What to do:
Each line in the records that mentions the word "site" needs to be listed.

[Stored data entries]
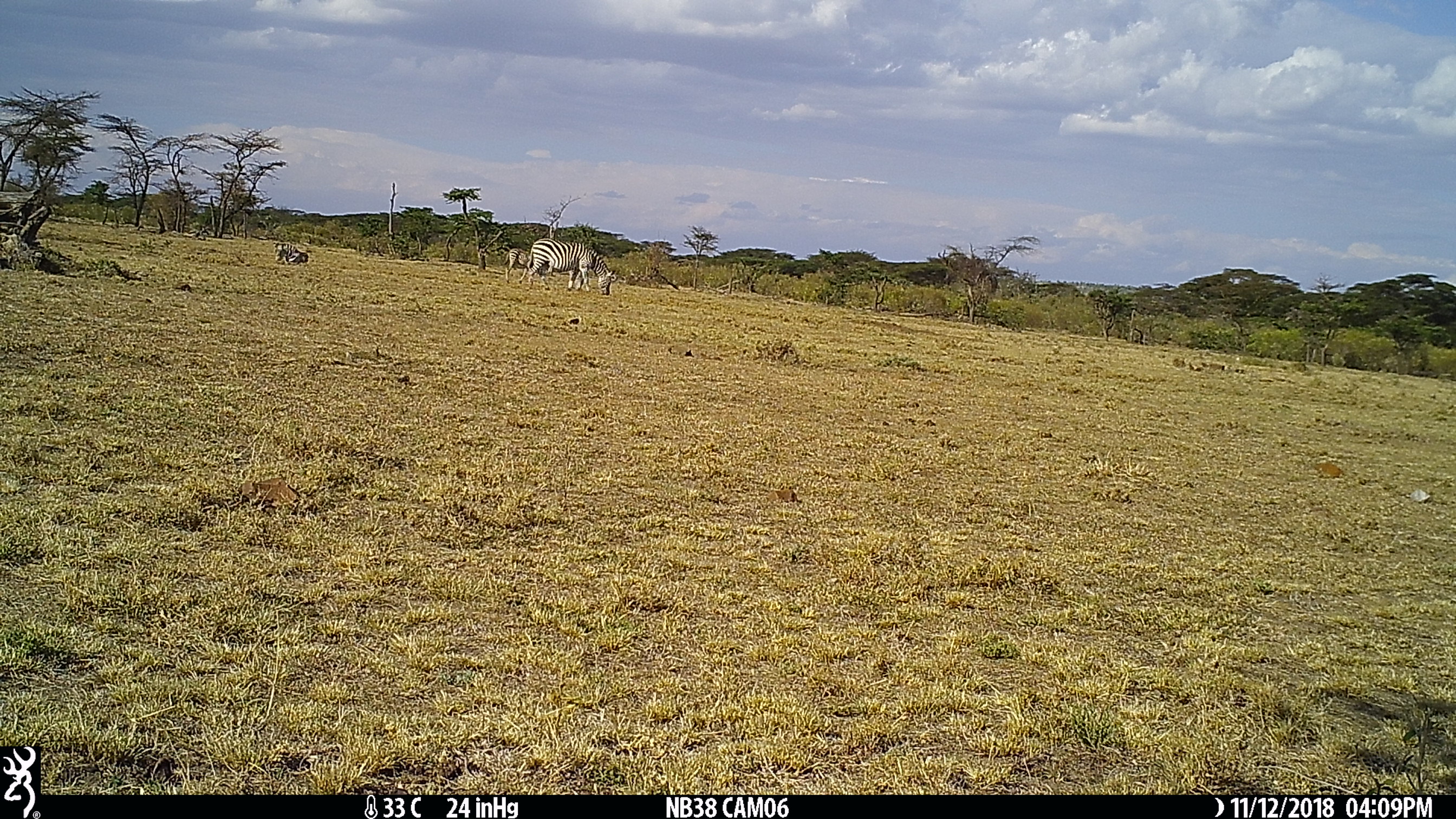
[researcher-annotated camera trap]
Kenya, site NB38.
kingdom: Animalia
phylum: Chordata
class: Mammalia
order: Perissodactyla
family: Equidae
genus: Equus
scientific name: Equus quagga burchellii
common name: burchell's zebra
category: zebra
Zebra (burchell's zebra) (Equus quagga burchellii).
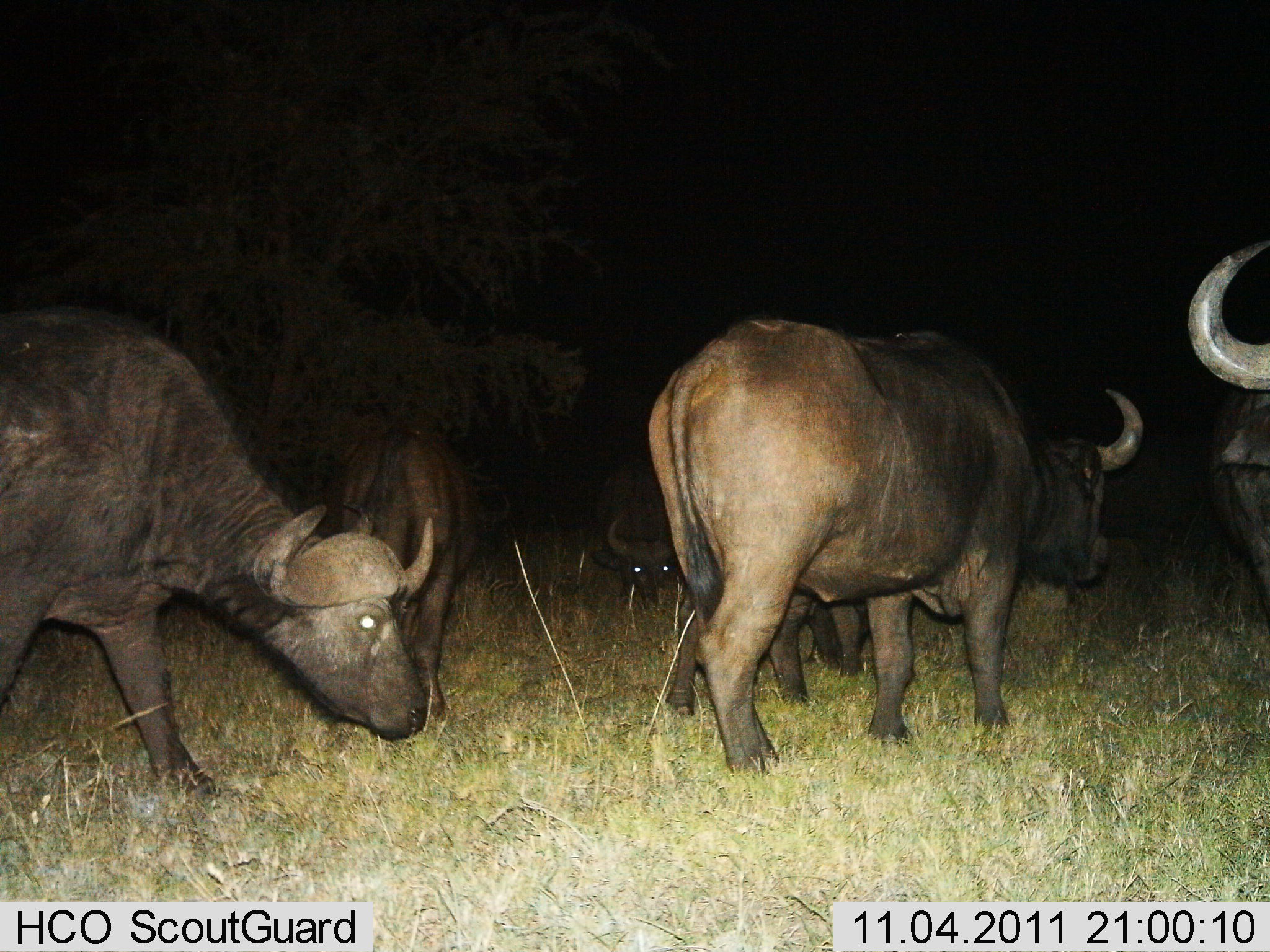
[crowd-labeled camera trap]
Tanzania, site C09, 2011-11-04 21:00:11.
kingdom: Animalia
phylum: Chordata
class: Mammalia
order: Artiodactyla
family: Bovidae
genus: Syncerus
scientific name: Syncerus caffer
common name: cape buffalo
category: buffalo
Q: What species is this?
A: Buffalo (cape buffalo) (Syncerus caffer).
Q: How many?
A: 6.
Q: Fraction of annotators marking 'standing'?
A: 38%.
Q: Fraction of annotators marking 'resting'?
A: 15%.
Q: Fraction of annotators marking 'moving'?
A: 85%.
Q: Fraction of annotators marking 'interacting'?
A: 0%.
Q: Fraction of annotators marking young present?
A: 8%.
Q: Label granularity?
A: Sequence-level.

Finished task:
Kenya, site NB38.
Tanzania, site C09, 2011-11-04 21:00:11.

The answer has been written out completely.